A contemplative Jahvil Browne outside the Serious Offences Court on Thursday. (iWN photo)

“You are now a walking prison.”

Those were the words that lawyer Ronald “Ronnie” Marks used outside the Serious Offences Court in Kingstown on Thursday to explain the implications of the three-year suspended prison sentence that Chief Magistrate Rechanne Browne had just handed down.

He urged his client, Jahvil Browne, 18, of Lowmans Hill, to settle down and ensure that he stays out of trouble, noting that if the youth is convicted of a crime within the three-year period, he would go straight to jail.

The chief magistrate handed down the suspended prison sentence after the prosecution withdrew gun and ammunition possession charges against his co-accused and settled for the guilty plea that the teen had entered at his arraignment on Sept. 24, 2018.

Browne was charged along with his sister, Melissa Soleyn and his stepfather, Gilbert James, that on Sept. 22, 2018, at Lowmans Hill, they had in their possession one .32 revolver, serial number unknown, without a licence issued under the Firearms Act.

They were charged with possession of component parts of a .38 revolver, serial number 529248, two rounds of .32 ammunition and one round of .22 ammunition.

His co-accused had pleaded not guilty to the charges, but the prosecution decided to proceed against all three accused.

However, on Thursday, Jan. 3, 2018, Senior Prosecutor Adolphus Delplesche withdrew the charges against Soleyn and James after hearing the evidence of the ballistic expert, Sergeant Julian Cain, and the investigator, detective Corporal Philbert Chambers.

The prosecutor also withdrew the ammunition possession charges against the youth.

In mitigation, Marks told the court, that while his client’s offences are serious, he is 18 years old and had never before been in trouble with the law.

Lawyer Ronald “Ronnie” Marks, left, explains to his client, Javil Browne, the implications of the court sentence. (iWN photo)

He told the court that the youth attended the Buccament Bay Secondary School, which he left at Form 2 to take up employment to assist his family.
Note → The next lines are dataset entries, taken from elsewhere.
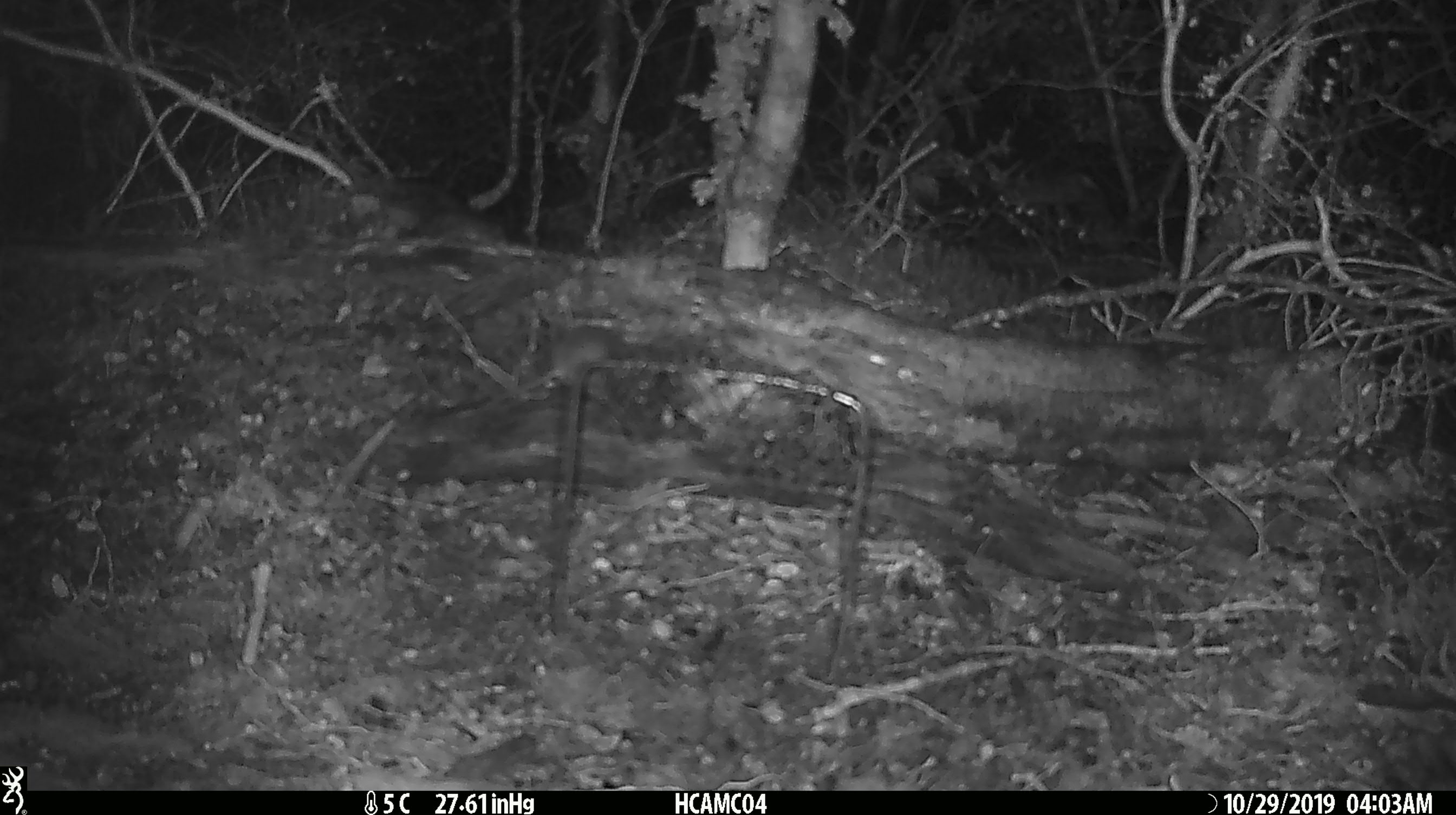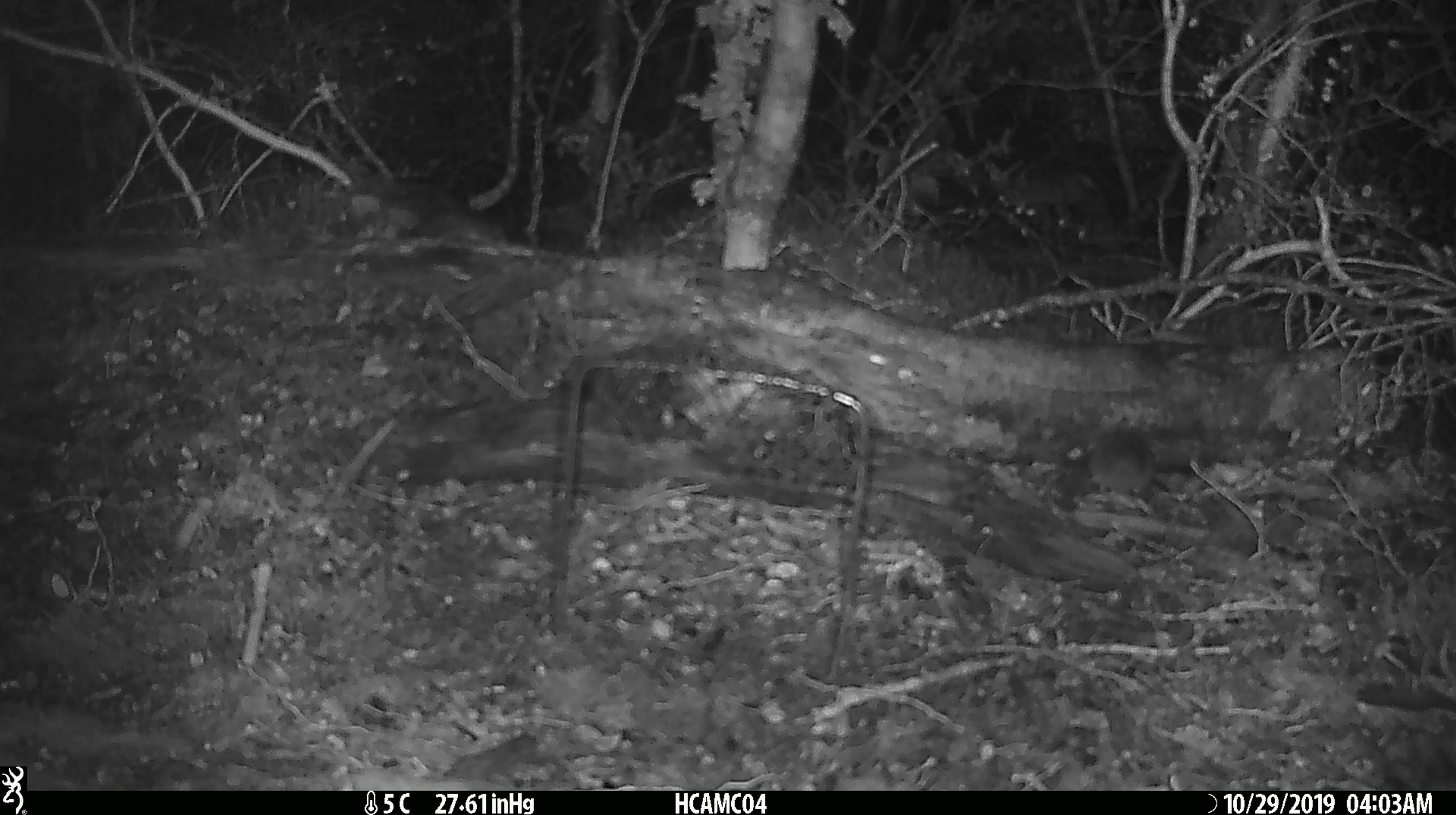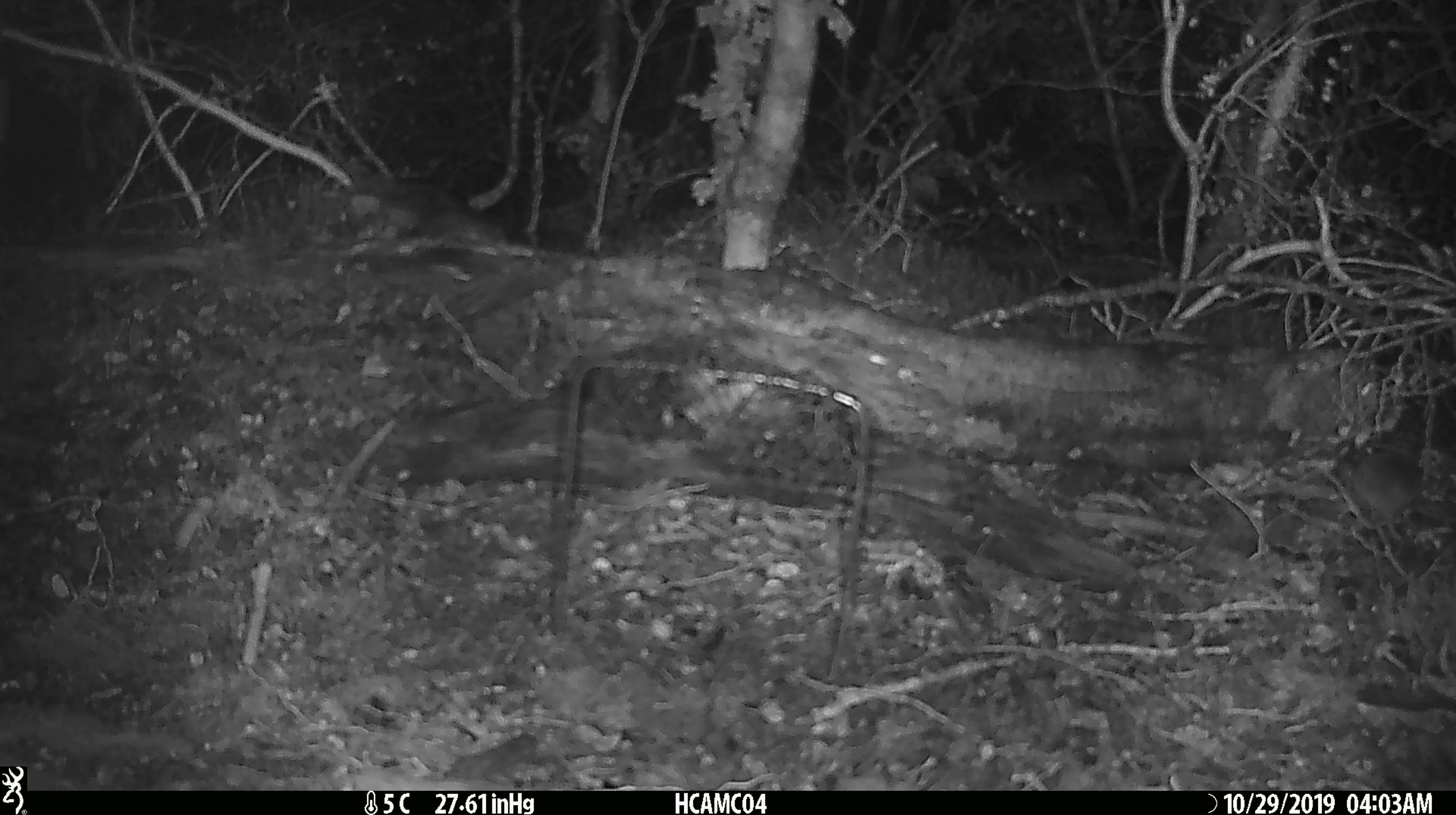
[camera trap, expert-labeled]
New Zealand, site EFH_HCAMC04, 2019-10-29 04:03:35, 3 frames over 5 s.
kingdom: Animalia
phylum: Chordata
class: Mammalia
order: Rodentia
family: Muridae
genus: Mus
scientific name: Mus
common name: mouse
He said that Browne had admitted to the offence but had maintained that he was “strenuously encouraged by the police to do so”.

The lawyer said that had it not been for his client’s admission, neither he nor anyone of the co-accused would have been before the court.
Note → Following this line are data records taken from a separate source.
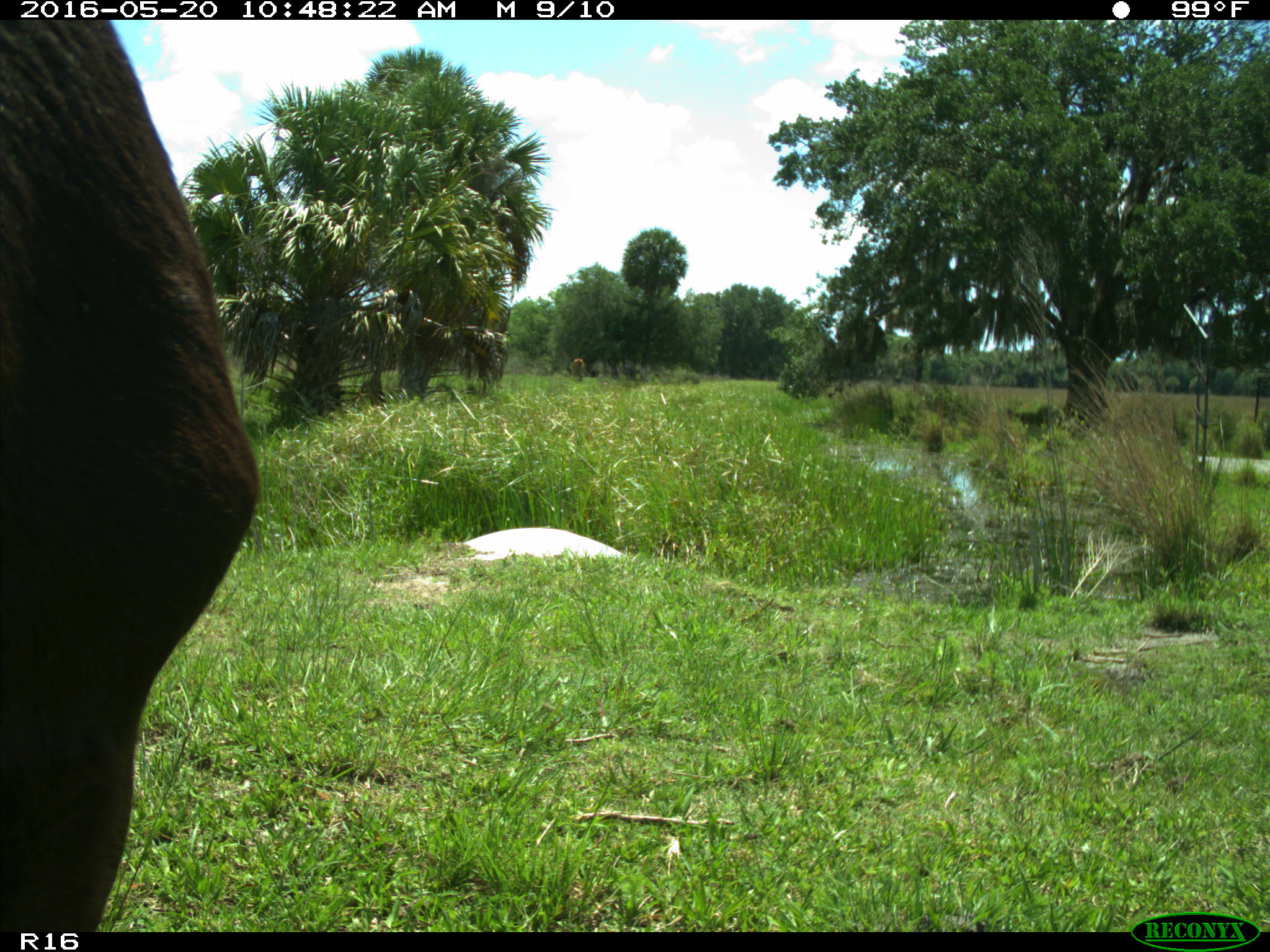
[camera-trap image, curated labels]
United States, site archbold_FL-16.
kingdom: Animalia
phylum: Chordata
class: Mammalia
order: Artiodactyla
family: Bovidae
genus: Bos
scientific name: Bos taurus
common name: domestic cow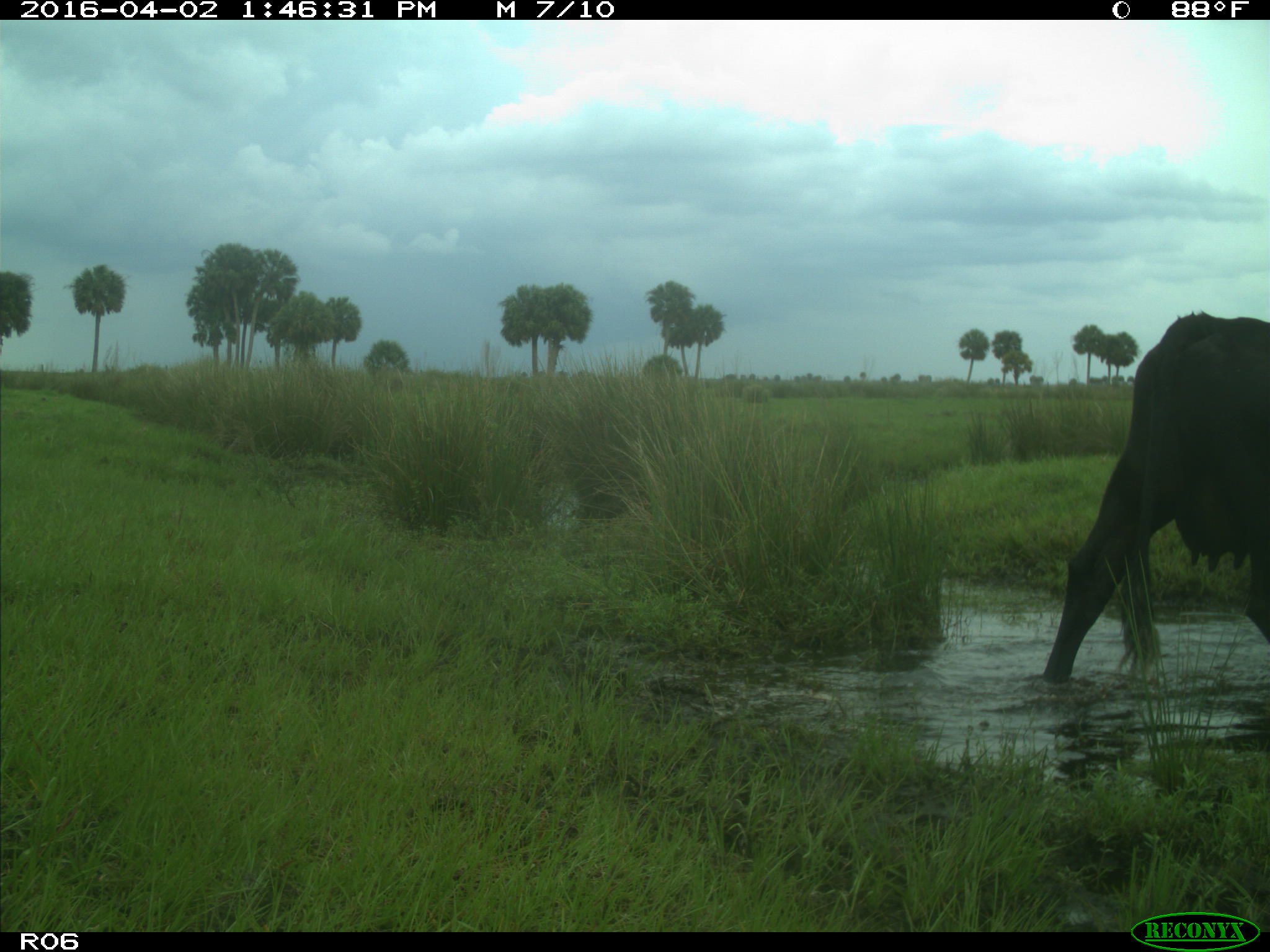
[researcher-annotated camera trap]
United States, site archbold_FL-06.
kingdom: Animalia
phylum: Chordata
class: Mammalia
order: Artiodactyla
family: Bovidae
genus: Bos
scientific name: Bos taurus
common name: domestic cow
Bos taurus (domestic cow).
Marks asked the court to give strong weight to the mitigating factors regarding the offender.

Regarding the offence, the lawyer said the component parts of the .38 revolver were not in a lethal form, adding that this was also the case with the .32 revolver.

He noted that the firearm was unloaded and is of relatively small calibre.

Marks pointed out that the ballistics expert had said that the firearm has a little rust.

The lawyer suggested that the expert had understated the condition of the weapon.

“That description can’t be supported by evidence. We see the condition of that weapon,” he said, adding that he had to take the expert’s word that the weapon is functional.

“I don’t think anyone wants to take the risk to test fire that weapon,” he told the court.

He said the condition of the weapon supports his client’s explanation that he had found them along a riverside.

The lawyer noted the Court of Appeal’s stance on firearm offences — that the court should start with a custodial sentence.

He, however, noted that the appeal court also encouraged avoiding sending young offenders to prisons.

He, therefore, asked the court to impose a non-custodial sentence, saying that if the court was minded to impose a custodial sentence, that it should be suspended.

Marks said that while Browne was yet to start a family, he was employed as a construction worker and was assisting in supporting his home.

In his submission, Delplesche said that as prosecutor, he was interested in the rehabilitation of the youth.

He said Browne might have been naive in taking home the weapons after finding them.
The prosecutor said he was not looking for a custodial sentence for the youth, adding that he also did not think that the teen is one of those persons who should be fined.

Delplesche said he was looking for a suspended sentence to give the teen “an opportunity to prove himself.

“Let him know something is there and give him that opportunity to prove himself,” he told the court.

Before handing down the sentence, the chief magistrate noted that the teen had pleaded guilty at the first opportunity and had spent almost a month in jail before securing bail.

She noted that he is young, adding that during youth some people tend to do things that they regret later in life.

She noted the stance of the Court of Appeal on firearm matters, in that a custodial sentence should be the starting point, but equally, that young people should be given a chance at rehabilitation.

She said she found no aggravating factors in the case, adding that the mitigating factors were the teen’s lack of criminal history, and his early guilty plea.

She, however, said that she did not want him to think that the offence was not a serious one.

“The onus is on you to take the opportunity given,” she said after saying that she would not impose an immediate prison term or a fine.

She then sentenced the man to three years in prison on each count.

The sentences were suspended for three years.

“I am giving you a chance to transition into your 21st birthday to prove yourself,” he said.

One reply on “Suspended sentence puts teen in ‘walking prison’”

  1. Dr. Gonsalves, do you see now what hard life and poverty is doing to young people? Before you go bragging about your education revolution and economic prosperity just think about this case. You need a compass.